━━ SOURCE INFORMATION ━━
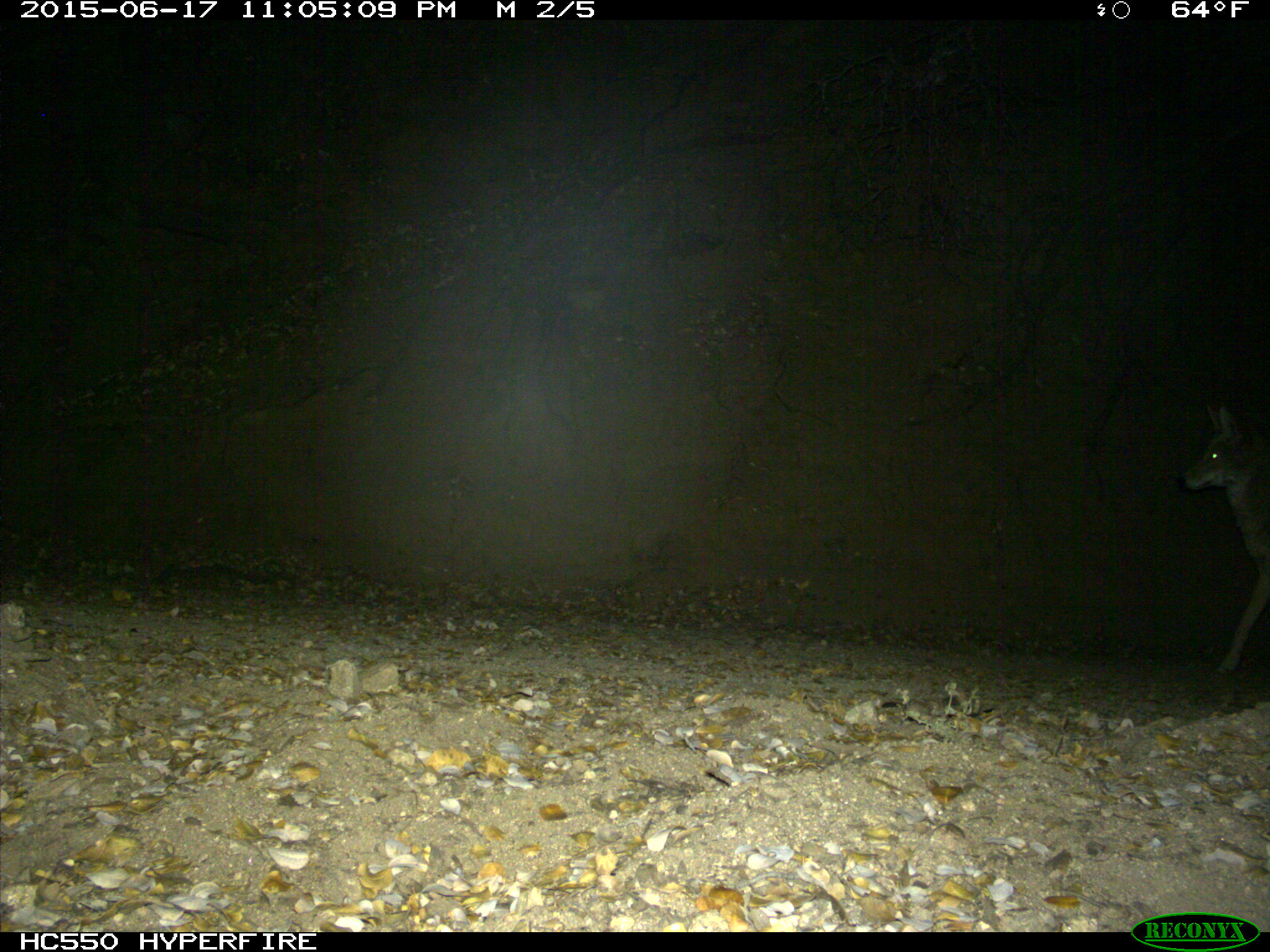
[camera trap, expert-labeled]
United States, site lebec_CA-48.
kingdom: Animalia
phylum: Chordata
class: Mammalia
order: Carnivora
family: Canidae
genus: Canis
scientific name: Canis latrans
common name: coyote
━━━
### WHAT YOU ARE ASKED TO DO
Only the lines from the one containing "kingdom: Animalia" through the last line of the records should appear, each written out exactly.

### OUTPUT BELOW
kingdom: Animalia
phylum: Chordata
class: Mammalia
order: Carnivora
family: Canidae
genus: Canis
scientific name: Canis latrans
common name: coyote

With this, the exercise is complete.